[Start of section]

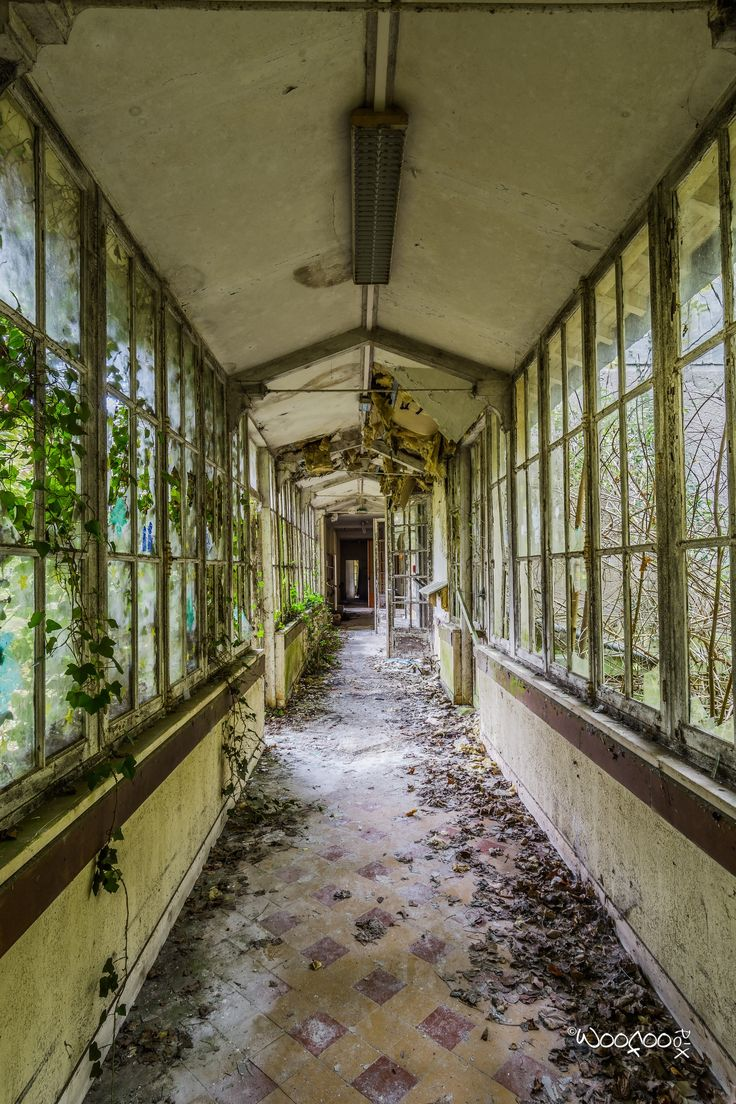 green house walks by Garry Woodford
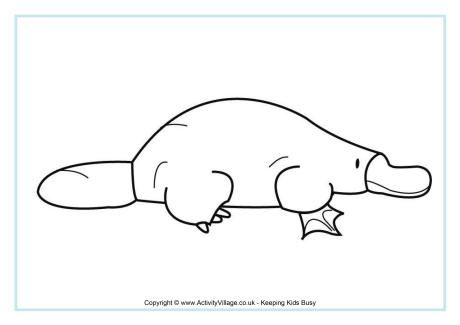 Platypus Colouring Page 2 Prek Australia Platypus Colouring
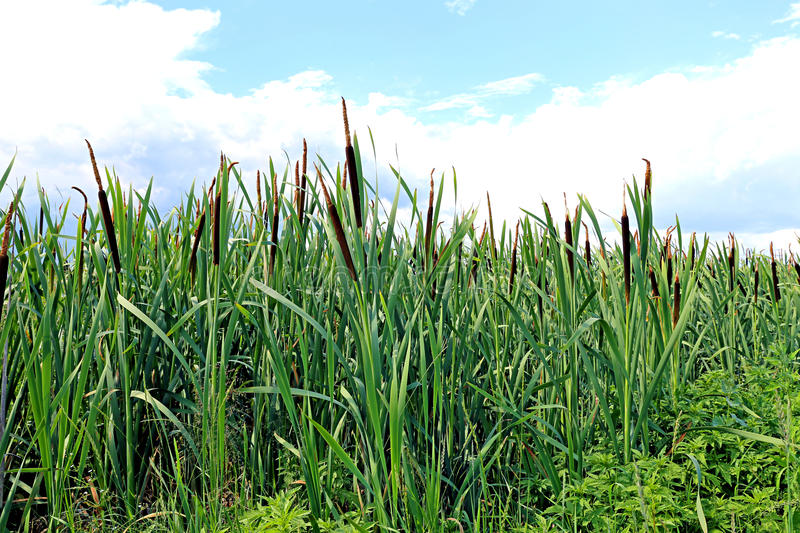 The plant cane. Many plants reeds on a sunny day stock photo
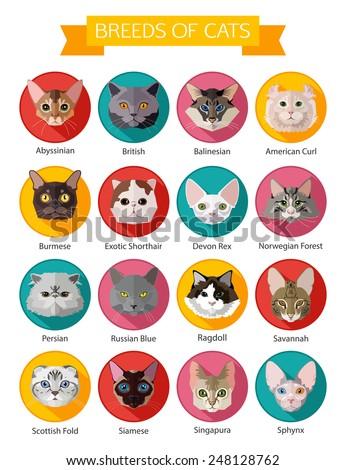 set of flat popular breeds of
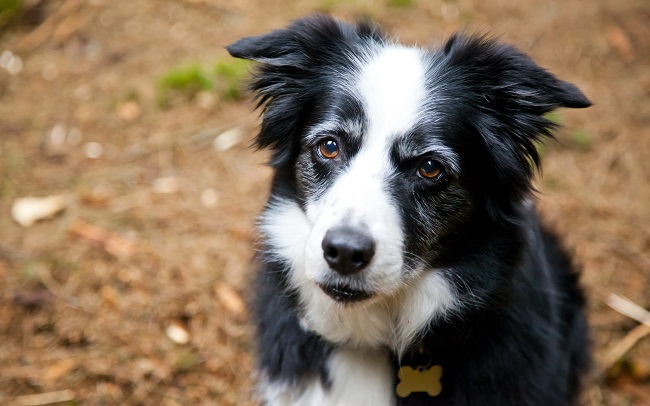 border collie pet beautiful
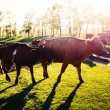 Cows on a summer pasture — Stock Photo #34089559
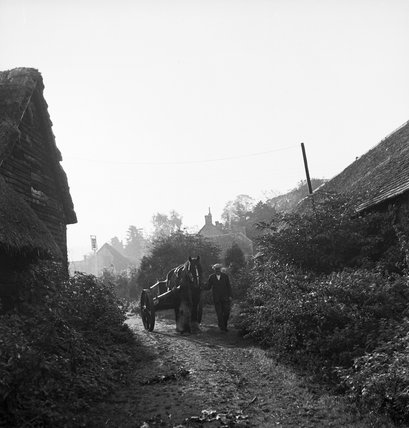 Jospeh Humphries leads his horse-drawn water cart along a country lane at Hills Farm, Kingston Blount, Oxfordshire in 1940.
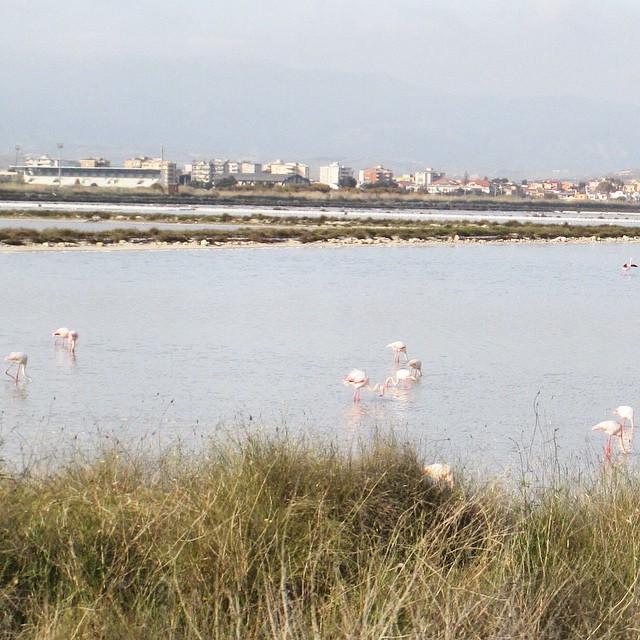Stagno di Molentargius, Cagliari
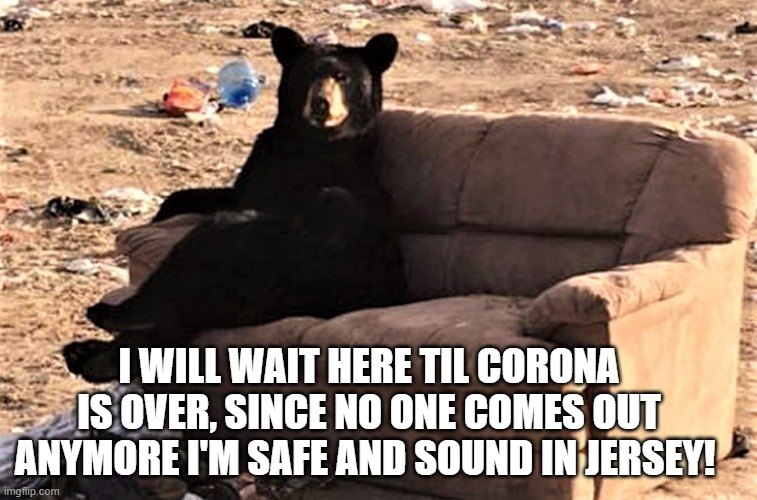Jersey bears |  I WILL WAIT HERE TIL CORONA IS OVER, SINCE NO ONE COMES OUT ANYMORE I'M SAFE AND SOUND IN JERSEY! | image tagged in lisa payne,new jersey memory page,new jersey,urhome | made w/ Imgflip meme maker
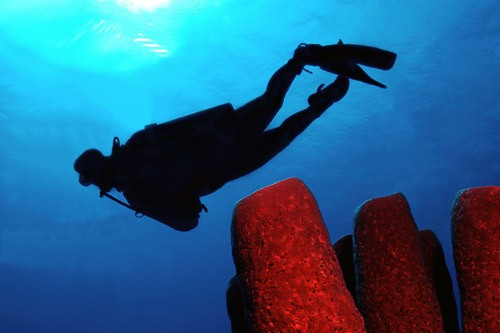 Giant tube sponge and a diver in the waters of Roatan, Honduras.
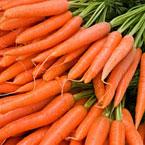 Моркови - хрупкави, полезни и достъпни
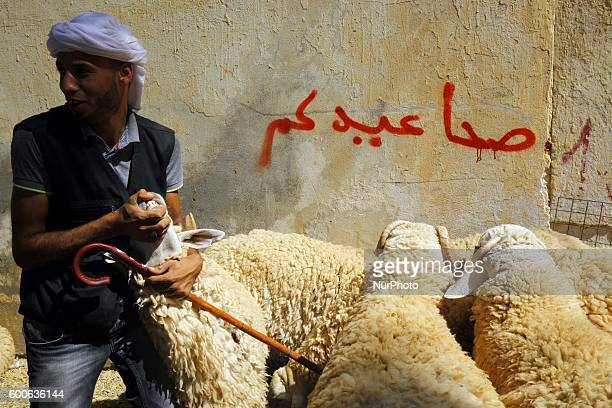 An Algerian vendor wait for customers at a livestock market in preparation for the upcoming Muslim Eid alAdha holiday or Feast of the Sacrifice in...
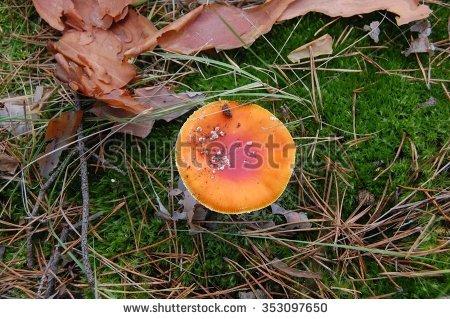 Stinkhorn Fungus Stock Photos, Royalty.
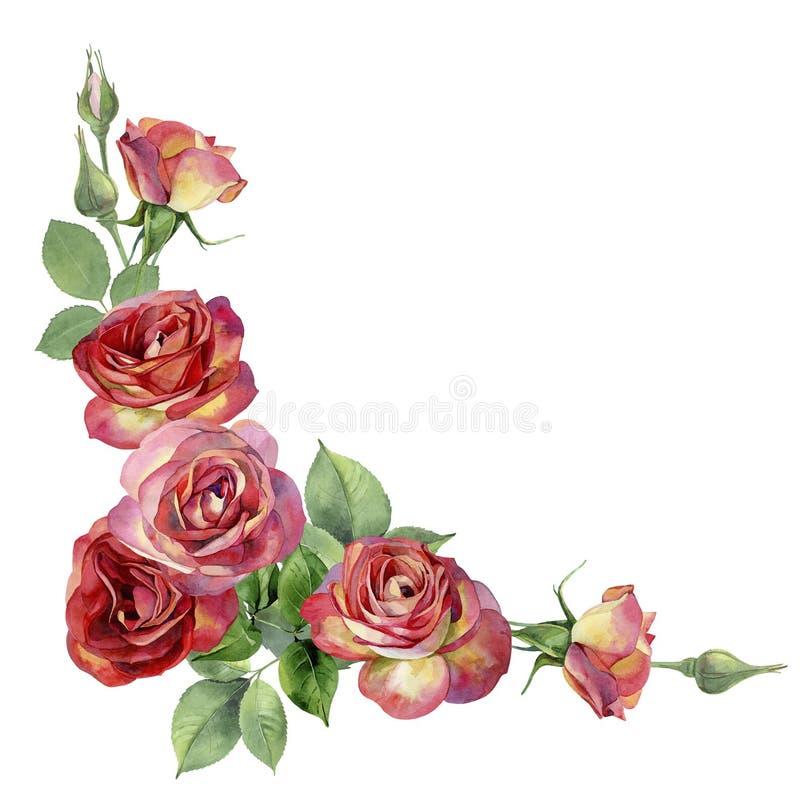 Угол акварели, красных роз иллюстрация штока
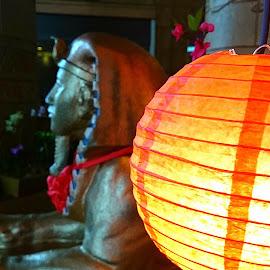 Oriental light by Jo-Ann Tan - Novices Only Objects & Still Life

[End of section]

» Action item: Without the pictures, set down the lines above from the line with "border collie pet beautiful" up to and including the line with "Угол акварели, красных роз иллюстрация штока" exactly as they stand.

» Answer for the task:
 border collie pet beautiful
 Cows on a summer pasture — Stock Photo #34089559
 Jospeh Humphries leads his horse-drawn water cart along a country lane at Hills Farm, Kingston Blount, Oxfordshire in 1940.
Stagno di Molentargius, Cagliari
Jersey bears |  I WILL WAIT HERE TIL CORONA IS OVER, SINCE NO ONE COMES OUT ANYMORE I'M SAFE AND SOUND IN JERSEY! | image tagged in lisa payne,new jersey memory page,new jersey,urhome | made w/ Imgflip meme maker
 Giant tube sponge and a diver in the waters of Roatan, Honduras.
 Моркови - хрупкави, полезни и достъпни
 An Algerian vendor wait for customers at a livestock market in preparation for the upcoming Muslim Eid alAdha holiday or Feast of the Sacrifice in...
 Stinkhorn Fungus Stock Photos, Royalty.
 Угол акварели, красных роз иллюстрация штока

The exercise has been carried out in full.